• EXTRACTED TEXT:
When I think of the Juicy brand, all I can think of are those horrid velour tracksuits that made them popular in the first place. Those velour tracksuits were copied by all the mall brands and were seen on every preteen princess with all manner of silly things written across the ass. Not only do they scream of poor taste, but also of unintelligence or ditzyness (due to the likes of celebretards like Paris Hilton).

I just feel that their brand equity is lost, similarly to the way burberry has suffered due to the "chav" situation in the UK. 

I agree with the poster above who said that they wouldn't wear this brand to a job interview and the other poster who said it doesn't come off as sophisticated. 

Yes, your own style is up to you to define, and your age shouldn't limit you etc etc. This is true in a perfect non-judgemental world, however in reality there are parameters. For the same reason we don't go to an office job in a bikini. That is a more obvious example. We live in a world where other people's perceptions of us are shaped by our appearances. And to me, Juicy Couture brand items do not give me a good impression. Sorry, thats just me being judgemental.


----------



## MiCHiE (Mar 18, 2008)

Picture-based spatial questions
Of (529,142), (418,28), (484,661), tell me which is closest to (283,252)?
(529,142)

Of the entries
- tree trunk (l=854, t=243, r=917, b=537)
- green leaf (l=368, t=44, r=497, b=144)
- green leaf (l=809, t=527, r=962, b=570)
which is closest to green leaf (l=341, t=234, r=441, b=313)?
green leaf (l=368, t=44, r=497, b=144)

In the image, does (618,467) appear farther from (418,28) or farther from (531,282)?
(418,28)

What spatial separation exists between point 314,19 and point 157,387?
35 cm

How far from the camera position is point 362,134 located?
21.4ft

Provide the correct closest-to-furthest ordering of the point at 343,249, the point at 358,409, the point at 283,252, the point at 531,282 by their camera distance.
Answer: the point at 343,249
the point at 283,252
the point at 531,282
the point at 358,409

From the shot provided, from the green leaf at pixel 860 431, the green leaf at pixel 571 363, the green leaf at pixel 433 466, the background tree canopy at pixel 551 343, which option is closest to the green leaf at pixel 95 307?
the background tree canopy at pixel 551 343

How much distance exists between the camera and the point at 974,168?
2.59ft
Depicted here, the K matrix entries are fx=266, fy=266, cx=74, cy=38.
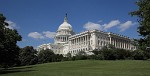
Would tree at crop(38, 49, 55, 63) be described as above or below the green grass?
above

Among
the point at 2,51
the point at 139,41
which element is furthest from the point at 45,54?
the point at 139,41

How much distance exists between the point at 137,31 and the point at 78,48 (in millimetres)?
149805

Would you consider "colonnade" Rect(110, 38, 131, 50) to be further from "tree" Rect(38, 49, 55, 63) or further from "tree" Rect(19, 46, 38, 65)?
"tree" Rect(19, 46, 38, 65)

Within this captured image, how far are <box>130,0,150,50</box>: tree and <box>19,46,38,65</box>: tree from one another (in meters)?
86.8

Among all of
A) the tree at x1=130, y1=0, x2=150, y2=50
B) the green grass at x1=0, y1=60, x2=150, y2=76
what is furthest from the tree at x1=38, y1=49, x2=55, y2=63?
the tree at x1=130, y1=0, x2=150, y2=50

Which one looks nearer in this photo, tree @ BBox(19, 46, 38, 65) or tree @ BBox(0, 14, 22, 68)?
tree @ BBox(0, 14, 22, 68)

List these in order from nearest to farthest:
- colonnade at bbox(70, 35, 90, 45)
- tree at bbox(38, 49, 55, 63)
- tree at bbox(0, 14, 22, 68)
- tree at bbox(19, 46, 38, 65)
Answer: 1. tree at bbox(0, 14, 22, 68)
2. tree at bbox(19, 46, 38, 65)
3. tree at bbox(38, 49, 55, 63)
4. colonnade at bbox(70, 35, 90, 45)

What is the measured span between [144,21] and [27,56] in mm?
91903

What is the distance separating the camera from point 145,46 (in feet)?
100

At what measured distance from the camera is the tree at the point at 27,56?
11419 cm

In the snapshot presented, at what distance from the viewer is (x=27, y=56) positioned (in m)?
116

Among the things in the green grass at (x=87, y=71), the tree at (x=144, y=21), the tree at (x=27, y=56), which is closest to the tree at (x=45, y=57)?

• TASKS FOR THIS EXERCISE:
1) In the forum post about the Juicy brand, what clothing item does the writer say made the brand popular in the first place?
2) Format the entries as a numbered list, starting with the line containing "At what measured" and going on through the last line of the entries, leaving out blank lines.

• ANSWERS FOR THE TASKS:
1) Velour tracksuits.

2)
1. At what measured distance from the camera is the tree at the point at 27,56?
2. 11419 cm
3. In the snapshot presented, at what distance from the viewer is (x=27, y=56) positioned (in m)?
4. 116
5. Among the things in the green grass at (x=87, y=71), the tree at (x=144, y=21), the tree at (x=27, y=56), which is closest to the tree at (x=45, y=57)?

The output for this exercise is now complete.